» Your goal
Your answer should be an exact copy of all the entries, free of pictures.

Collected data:
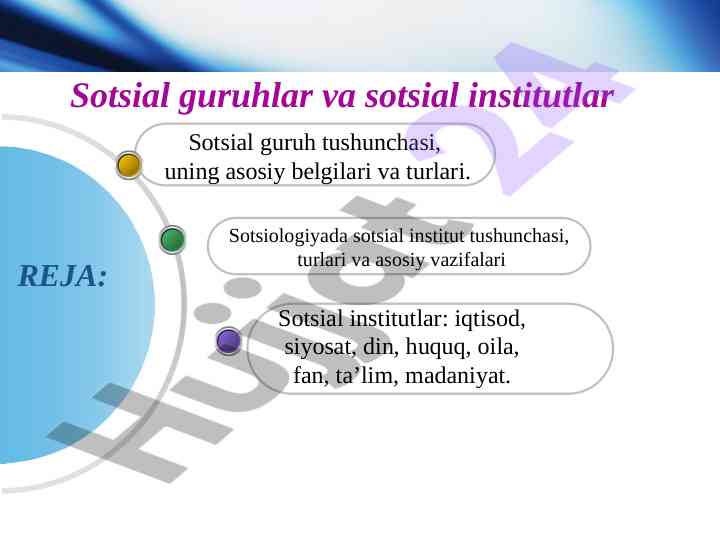 Sotsial guruhlar va sotsial institutlar

REJA:

Sotsial guruh tushunchasi, uning asosiy belgilari va turlari.

Sotsiologiyada sotsial institut tushunchasi, turlari va asosiy vazifalari

Sotsial institutlar: iqtisod, siyosat, din, huquq, oila, fan, ta’lim, madaniyat.

Hujjat 24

» Result for this exercise
 Sotsial guruhlar va sotsial institutlar

REJA:

Sotsial guruh tushunchasi, uning asosiy belgilari va turlari.

Sotsiologiyada sotsial institut tushunchasi, turlari va asosiy vazifalari

Sotsial institutlar: iqtisod, siyosat, din, huquq, oila, fan, ta’lim, madaniyat.

Hujjat 24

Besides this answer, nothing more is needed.